Eka ‘n me…we’re in the same boat. How much we pedal, I feel our boat is sinking. Recently by chance, we found out something un-ethical about the company. Let’s just say… “some people carry stones each day and bring home gold, we carry bolders every minute and bring home peas.” Eka was so upset. I… I just not sure how I should react. The pressure we have to tahan each day is unbearable…one thing I’m proud of tho, I haven’t start singing like a mad man in the office yet despite all of it.
Then came Janus, glad she's around to take some of the load off.

But, have I changed that much? Mum said I always look tired. People would take a look at me once and ask what’s on my mind.

I want to be the old maday… not the fat one, the one after`. Happy. Guess Nad and Siva would have seen much of him in the final months of poly during project days. He was there too during ns. He was there last year. I know he was, especially in May…especially in November and December. Happy.
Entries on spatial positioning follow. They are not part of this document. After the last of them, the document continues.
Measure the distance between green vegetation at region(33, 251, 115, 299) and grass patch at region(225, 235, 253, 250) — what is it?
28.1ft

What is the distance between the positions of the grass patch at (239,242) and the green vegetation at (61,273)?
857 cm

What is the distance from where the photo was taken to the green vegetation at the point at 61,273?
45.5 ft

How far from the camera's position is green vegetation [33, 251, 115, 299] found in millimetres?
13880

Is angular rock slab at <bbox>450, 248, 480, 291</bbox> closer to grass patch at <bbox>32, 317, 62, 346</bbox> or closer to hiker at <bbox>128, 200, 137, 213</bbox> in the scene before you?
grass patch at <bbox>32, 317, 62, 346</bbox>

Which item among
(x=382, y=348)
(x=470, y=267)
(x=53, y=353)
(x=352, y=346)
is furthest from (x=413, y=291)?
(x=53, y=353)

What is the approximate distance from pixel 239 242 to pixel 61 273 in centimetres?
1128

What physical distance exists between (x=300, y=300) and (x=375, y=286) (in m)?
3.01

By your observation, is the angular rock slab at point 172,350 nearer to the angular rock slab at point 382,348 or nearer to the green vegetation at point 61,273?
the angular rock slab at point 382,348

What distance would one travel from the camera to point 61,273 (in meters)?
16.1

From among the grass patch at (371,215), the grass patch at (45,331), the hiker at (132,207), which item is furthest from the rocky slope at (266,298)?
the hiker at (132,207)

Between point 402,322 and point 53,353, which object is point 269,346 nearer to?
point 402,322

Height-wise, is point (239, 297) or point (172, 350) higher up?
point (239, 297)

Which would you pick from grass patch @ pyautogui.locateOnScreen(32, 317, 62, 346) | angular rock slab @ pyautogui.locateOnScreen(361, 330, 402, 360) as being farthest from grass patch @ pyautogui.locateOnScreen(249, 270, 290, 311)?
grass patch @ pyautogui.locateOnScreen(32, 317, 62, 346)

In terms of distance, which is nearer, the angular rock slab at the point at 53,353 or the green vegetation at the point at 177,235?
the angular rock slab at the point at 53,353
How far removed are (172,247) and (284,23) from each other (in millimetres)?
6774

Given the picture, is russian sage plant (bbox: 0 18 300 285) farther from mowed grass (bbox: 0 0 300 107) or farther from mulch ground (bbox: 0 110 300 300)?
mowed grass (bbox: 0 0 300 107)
I want to be the old maday.
Happy.

4 Comments:

Blogger Astley said...

When you walk all the way to here... you leave a lots of foot prints on the path...

It show the sign of you growing up!

Always look forward and don't look back.. the more you look back... you will station at the same place and set yourself a boundaries.

Sometime.. not a good sign for yourself...

Today i saw you teaching in the EET, i feel pleasurable satisfaction over your jobs and what you are doing now...

You give me confidence and showing
you can do it and have the faith over you work, family and your life...

Well done..

11:57 PM  
Blogger inluvwithbluey said...

Hi Maday,

I might not know you for very long and I don't really know if you changed. But all I know is the Mahathir I know is a happy, nice, sweet, helpful,.... hippo.

We all have different sets of problem in life.. Its just a matter of how you over come it. I'm confident that you can handle it the right way..

I was also feeling lost lately.. Not sure of my own direction and doubt the decision that I made.. But guess slowly things will turn out fine.. Just hang on there.

I believe your family just worried bout you and they will always be there for you no matter what happen and how you change.. This is something for sure..

Not sure how to motivate you.. Just remember if you need a hearing ear, feel free to call, sms or email me... I'll lend you a hearing ear..

Last word: GAMBATEI!!!!

9:24 AM  
Blogger jasciante said...

helo..its ok at least we can read about each other daily's happenings without having to meet up kan..hehe..
linking you up in my blog.
http://jasciante.blogspot.com

1:43 PM  
Blogger jasciante said...

maday..i supposed you're going to fast in yr life. and now that you wanna slow down, you find its too difficult. try to think more positively k. no use thinking about the past. we all had our lessons to learn from the past. be it sad or happy. look at the bright side k. the future that we're heading. find true happiness not temporary happiness. take care my fren!